Written on 11-Sep-2007 by
cedricL'un de mes premiers cours de journalisme a été marqué par une discussion autour du rôle d'un journal. La question initiale était : Un journal fait-il l'actualité ou suit-il l'actualité ? Nous n'avions pas vraiment trouvé de réponse... à l'époque.
La force de sites comme le nouveau
lepost.fr, le récent
rue89.com ou le futur
obiwi résiderait dans leur capacité à donner une double réponse à cette question.
Depuis quelques décennies les médias classiques "font" l'actualité. Une entreprise de presse, comme toute entreprise, doit dégager des bénéfices et base une partie de sa stratégie sur des études auprès des lecteurs : que veulent-ils ? Quand ? Comment ?...
Articles et reportages reposent sur leur jugement d'experts de l'information, possédant tous les moyens financiers et humains pour la mettre en scène.
Le plus important n'est pas forcément le sujet mais la façon dont on peut le traiter, d'où la nécessité de matière première "informationnelle" importante. Qui sont les plus gros producteurs de cette matière première ? Les équipes de com' de deux catégories : les politiques et les grandes entreprises. Ensuite, ce sont des relations personnelles avec les journalistes qui permettent d'obtenir tel ou tel article.
Plusieurs faits récents semblent confirmer ce principe.
. La couverture médiatique de Sarkozy. Qui est le people, pardon l'homme politique, le plus dans l'air du temps ?
Combien de couvertures a-t-il fait en six mois ? Beaucoup. Mais pas trop : il est encore en "top of mind" dans les études et sondages. D'ailleurs les ventes en kiosque le prouvent. Or le décalage est très fort sur ce point : les professionnels des médias en ont marre de parler de lui, ils crient au monopole médiatique, n'y voient plus d'intérêt journalistique tant la matière première créée par les équipes de com' est facile à retraiter. Bref, ils ne sont plus dans l'air du temps car ce que veulent les lecteurs, c'est du Sarko.
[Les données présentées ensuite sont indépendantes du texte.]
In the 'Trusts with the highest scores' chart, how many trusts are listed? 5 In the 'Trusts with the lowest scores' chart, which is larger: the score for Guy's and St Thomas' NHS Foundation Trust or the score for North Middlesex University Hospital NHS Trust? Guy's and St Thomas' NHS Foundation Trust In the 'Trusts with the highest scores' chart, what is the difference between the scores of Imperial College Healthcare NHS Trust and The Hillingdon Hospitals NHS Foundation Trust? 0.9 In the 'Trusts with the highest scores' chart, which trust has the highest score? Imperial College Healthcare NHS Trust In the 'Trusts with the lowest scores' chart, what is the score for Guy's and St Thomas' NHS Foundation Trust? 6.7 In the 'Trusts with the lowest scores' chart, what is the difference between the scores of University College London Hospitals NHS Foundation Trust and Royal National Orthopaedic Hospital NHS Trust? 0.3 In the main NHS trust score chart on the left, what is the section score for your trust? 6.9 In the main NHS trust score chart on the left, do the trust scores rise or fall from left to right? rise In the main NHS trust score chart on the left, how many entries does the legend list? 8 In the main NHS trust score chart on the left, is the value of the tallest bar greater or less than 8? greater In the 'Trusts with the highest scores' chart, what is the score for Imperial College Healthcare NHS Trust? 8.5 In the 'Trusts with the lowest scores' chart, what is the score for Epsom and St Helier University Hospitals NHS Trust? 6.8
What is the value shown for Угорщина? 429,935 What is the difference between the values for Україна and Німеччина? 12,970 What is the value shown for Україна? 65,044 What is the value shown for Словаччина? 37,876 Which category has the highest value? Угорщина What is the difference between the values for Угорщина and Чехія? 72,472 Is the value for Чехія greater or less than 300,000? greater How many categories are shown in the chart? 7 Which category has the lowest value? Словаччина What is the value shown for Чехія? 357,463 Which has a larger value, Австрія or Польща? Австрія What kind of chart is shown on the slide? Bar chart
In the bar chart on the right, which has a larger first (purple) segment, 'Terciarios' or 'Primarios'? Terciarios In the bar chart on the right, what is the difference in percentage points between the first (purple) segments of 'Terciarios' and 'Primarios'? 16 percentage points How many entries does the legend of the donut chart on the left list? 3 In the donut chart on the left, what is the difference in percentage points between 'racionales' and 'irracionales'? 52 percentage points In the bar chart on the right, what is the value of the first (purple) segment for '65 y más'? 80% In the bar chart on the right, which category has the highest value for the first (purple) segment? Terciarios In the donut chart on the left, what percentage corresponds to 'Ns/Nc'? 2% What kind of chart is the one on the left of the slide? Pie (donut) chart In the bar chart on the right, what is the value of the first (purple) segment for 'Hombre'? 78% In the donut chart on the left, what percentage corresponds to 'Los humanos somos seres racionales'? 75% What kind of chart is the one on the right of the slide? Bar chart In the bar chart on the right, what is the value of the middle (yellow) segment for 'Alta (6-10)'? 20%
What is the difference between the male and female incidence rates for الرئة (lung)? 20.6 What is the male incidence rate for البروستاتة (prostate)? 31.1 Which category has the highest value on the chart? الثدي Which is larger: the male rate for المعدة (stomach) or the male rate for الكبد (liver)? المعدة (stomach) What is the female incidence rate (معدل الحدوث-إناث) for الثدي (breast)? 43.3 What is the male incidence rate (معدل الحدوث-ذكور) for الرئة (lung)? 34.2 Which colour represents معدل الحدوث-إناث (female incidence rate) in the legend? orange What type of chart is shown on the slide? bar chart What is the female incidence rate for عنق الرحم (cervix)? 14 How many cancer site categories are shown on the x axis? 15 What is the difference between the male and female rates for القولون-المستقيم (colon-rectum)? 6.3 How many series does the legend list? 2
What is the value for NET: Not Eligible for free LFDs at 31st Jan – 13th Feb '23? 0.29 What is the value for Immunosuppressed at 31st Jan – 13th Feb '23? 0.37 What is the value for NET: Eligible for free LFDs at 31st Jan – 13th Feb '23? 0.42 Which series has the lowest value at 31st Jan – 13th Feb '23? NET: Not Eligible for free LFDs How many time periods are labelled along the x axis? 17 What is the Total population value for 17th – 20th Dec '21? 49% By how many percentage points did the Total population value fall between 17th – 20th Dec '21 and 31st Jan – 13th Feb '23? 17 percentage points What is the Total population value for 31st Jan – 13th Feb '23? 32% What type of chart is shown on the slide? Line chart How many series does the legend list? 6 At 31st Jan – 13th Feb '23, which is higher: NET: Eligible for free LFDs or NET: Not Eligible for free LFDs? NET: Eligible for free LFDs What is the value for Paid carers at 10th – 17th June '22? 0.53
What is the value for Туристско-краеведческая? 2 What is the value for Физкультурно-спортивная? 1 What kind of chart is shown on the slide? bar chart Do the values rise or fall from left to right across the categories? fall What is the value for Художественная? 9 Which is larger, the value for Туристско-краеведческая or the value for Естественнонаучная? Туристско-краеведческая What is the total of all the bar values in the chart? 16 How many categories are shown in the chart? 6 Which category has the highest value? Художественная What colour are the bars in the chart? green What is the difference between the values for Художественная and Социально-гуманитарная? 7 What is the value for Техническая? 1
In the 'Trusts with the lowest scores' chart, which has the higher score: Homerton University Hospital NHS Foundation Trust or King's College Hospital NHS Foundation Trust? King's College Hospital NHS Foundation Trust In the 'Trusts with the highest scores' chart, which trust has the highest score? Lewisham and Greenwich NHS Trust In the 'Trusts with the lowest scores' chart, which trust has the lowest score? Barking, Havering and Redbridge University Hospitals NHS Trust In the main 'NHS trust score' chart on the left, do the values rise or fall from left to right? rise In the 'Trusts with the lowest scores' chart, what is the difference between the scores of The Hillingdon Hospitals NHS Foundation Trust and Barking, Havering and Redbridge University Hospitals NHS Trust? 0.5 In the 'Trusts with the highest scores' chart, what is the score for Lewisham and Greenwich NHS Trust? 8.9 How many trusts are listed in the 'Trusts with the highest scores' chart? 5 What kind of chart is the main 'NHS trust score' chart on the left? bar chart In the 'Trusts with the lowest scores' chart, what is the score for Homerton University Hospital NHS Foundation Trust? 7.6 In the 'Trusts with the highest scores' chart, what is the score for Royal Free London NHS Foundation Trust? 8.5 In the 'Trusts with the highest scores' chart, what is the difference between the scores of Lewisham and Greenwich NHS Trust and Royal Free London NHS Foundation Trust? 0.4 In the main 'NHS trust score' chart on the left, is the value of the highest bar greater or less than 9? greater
. Certains médias essaient de catalyser cet air du temps. L'exemple le plus frappant est
20minutes.fr.
Sa politique éditoriale originelle a été de transmettre ces petits bouts d'actu d'un jour, à la fois dans le fond avec des articles sur des thèmes légers, mais aussi dans la forme, avec une écriture bien plus libre que celle traditionnellement adoptée dans les médias. A priori ils essaient plus de suivre l'actualité que de la faire. Dans le traitement de l'info, ils sont plus proches d'un Rue89 que de Libération, dont ils ont pris la place dans le coeur des jeunes lecteurs.
. hier soir, lors de l'émission
Mots croisés sur France 2 (dispo en video), les invités ont débattu de courts instants du tissu économique français et de la faible reconnaissance des PME dans l'hexagone. Forcément :
des entreprises de 10, 20 voir 50 personnes n'ont pas les moyens de donner la matière première aux journaux. Ce n'est pas qu'elles n'ont rien à raconter, loin de là. Mais elle n'ont pas le temps, or les médias préfèrent soit des histoires de malversations à grande échelle pour faire tomber les grands groupes, soit en cas de speed des infos pré-mâchées par des communiqués de presse (ou déjà traitées ailleurs). Pourtant, ce n'est pas (la seule) actualité économique.
De leur côté, les sites comme lepost.fr, rue89 ou obiwi jouent sur deux tableaux.. Les journalistes imposent une marque média sans citer leurs sources d'inspiration mais avec des interviews en vrai, des reportages sur le terrain et des photos achetées aux agences.
. Les "amateurs" s'emploient (aie, ce n'est pas le bon terme vu l'absence de rémunération, mais bon...) à capter l'air du temps, sans contrainte, en pouvant citer leurs sources d'inspiration et d'argumentation, parler de sujets loin d'un scoop mais qui font de l'audience, etc.
Ca me parait intelligent ;o), même si pour le moment les mises en oeuvre sont largement "brouillonnes" (pour ça je suis dispo et pas cher / 600 euros la journée :), comme souligné chez mes camarades ci-contre (cf l'encart à gauche "lepost.fr fait l'actu").